I tried to explain to the man who was delivering the clothes message that we did not want any more of them - ever - but he explained apologetically that he did not speak English, and left me gibbering on the pavement.
One can only hope that he is being paid wages which reflect the organisation's philanthropic philosophy.
It's bad enough when you work from home, and spend your day sweeping unwanted bits of paper from your letterbox - you know, I could make a mess of my own hall if I felt like it.
But there is something peculiarly desolate about arriving home from a long day's work and having to push your front door across advertisements for ciabatta pizzas, whatever they are.

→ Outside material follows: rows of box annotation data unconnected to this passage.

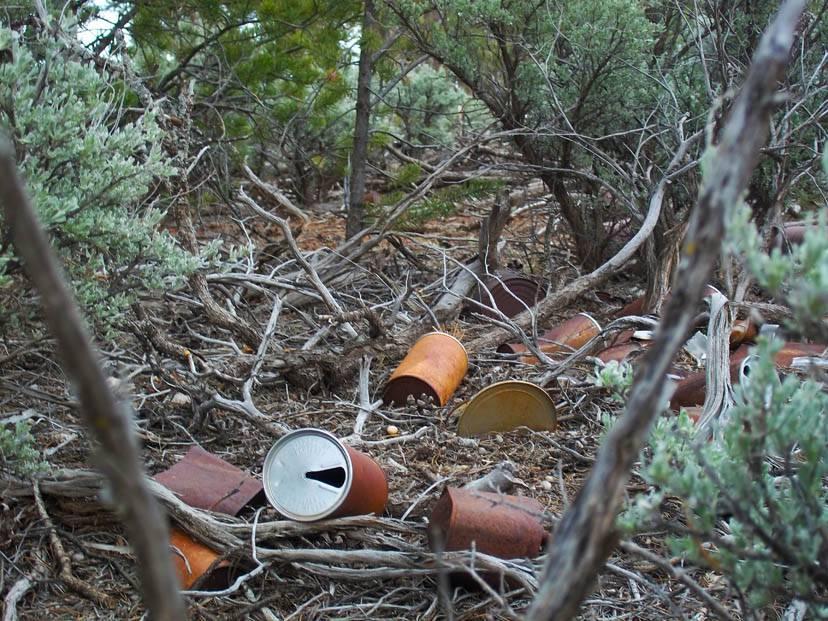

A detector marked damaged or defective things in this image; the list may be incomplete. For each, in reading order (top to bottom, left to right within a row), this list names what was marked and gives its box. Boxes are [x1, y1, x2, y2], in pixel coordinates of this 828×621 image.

rusted can with open end [382, 332, 466, 404]
orange rusted can [384, 332, 468, 404]
rusty tin can [384, 332, 468, 404]
rust stain on metal [384, 332, 468, 404]
rusted can rim [424, 332, 468, 366]
rusted can with open end [468, 268, 548, 318]
rusty tin can [468, 270, 548, 320]
orange rusted can [494, 312, 600, 360]
rusted can with open end [494, 312, 600, 360]
rusty tin can [494, 312, 600, 360]
rusted can rim [576, 312, 600, 332]
rust stain on metal [452, 378, 556, 436]
rusty tin can [452, 378, 556, 436]
rust stain on metal [153, 444, 262, 516]
rusty tin can [153, 444, 262, 516]
corroded can lid [262, 426, 352, 520]
rusted can rim [262, 428, 352, 520]
rusted can with open end [262, 428, 388, 520]
rusty tin can [262, 428, 388, 520]
orange rusted can [262, 428, 388, 520]
orange rusted can [170, 524, 230, 588]
rusty tin can [170, 524, 230, 588]
orange rusted can [426, 486, 548, 560]
rust stain on metal [426, 486, 548, 560]
rusty tin can [430, 486, 548, 560]
rusted can with open end [430, 486, 548, 560]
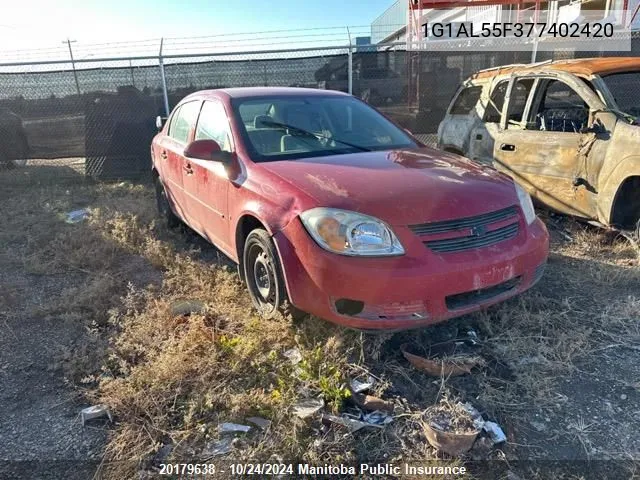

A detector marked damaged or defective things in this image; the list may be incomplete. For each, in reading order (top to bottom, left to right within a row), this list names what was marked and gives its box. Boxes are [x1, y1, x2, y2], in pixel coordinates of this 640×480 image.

crushed vehicle [152, 86, 548, 330]
crushed vehicle [438, 57, 640, 231]
burned out suv [438, 58, 640, 231]
rusted car body [438, 58, 640, 231]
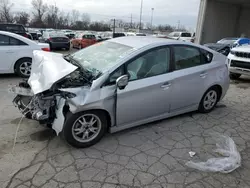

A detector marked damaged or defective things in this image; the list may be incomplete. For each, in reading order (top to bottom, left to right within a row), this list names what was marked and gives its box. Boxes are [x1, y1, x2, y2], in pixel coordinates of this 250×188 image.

crumpled hood [28, 50, 77, 94]
damaged toyota prius [9, 36, 229, 148]
cracked pavement [0, 74, 250, 187]
broken plastic piece [186, 133, 240, 174]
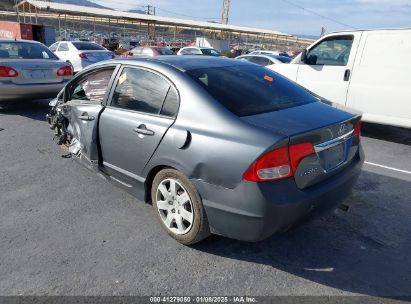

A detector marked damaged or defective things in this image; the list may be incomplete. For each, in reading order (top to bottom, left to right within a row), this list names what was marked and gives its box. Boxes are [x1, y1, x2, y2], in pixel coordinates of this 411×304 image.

damaged gray sedan [47, 55, 364, 243]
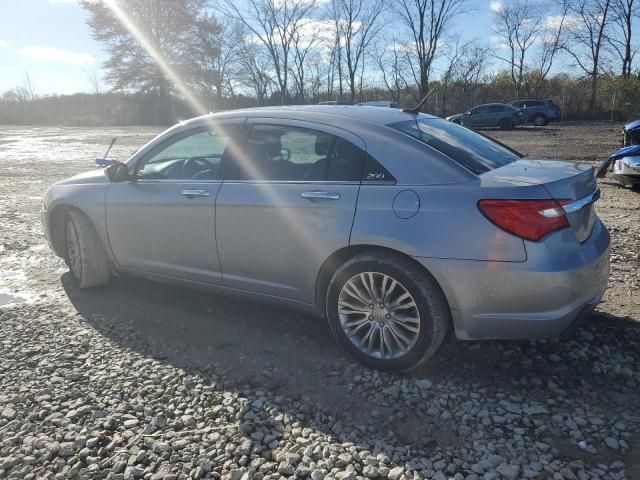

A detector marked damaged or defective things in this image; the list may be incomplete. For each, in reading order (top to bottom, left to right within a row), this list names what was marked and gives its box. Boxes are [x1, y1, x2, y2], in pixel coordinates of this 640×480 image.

damaged vehicle [40, 106, 608, 372]
damaged vehicle [596, 118, 640, 188]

It is a truism of modern Ireland that suburban areas are deserted during the day, that nothing moves in the suburbs until the exhausted toddlers of the nation stumble home from the creche, longing to launch into the wine.
How happy the commuter family must be, then, to see its letter box jammed open to the elements (so much for the double glazing), advertising to the world that the commuter family is not at home for perhaps 13 hours a day.
This is to say nothing of the apartment dwellers, whose mail boxes are also often plainly visible from the street, spilling over with the junk mail that lets everybody know the occupants are not at home.
You don't have to be channelling Victor Meldrew - although I seem to be doing a damn fine job - to wonder who benefits from this constant stream of waste paper.
Although I personally find it interesting that B&Q is selling a wallpaper called Obsession (quite pretty), it would also be interesting to know how much of this unsolicited mail is ever read before it is automatically carried to the recycling bin, or used to start the fire.
It's not that we're opposed to marketing. One of my most beloved relatives works in direct marketing, so yes, our Christmas dinner is going to be particularly lively this year.
The problem with modern marketing is its genius at colonising the tiniest crevices of everyday life, so that any objection to it seems necessarily petty.
We live in a country where the national broadcaster has effectively sold the weather, having the weather forecasts sponsored by one company or another as it pleases.
But you can turn off the weather forecasts if you feel like it. Short of hammering barbed wire across your front door there doesn't seem to be a lot that you can do about junk mail.
And surely being a consumer includes the right to say no.
The thing is that in the marketplace right now it is assumed that every citizen is a willing customer unless he explicitly states otherwise. This, much more than the constant blizzard of advertisements we have become heir to, is something to be regretted.
So off we go to the Irish Direct Marketing Association website (info@idma.ie) only to be told, in a subsequent phone call, that the website is being updated. But you can have your name removed from the lists held by the IDMA's members by phoning 01 6610470.
The lists are revised every three months, so I'll let you know how I get on.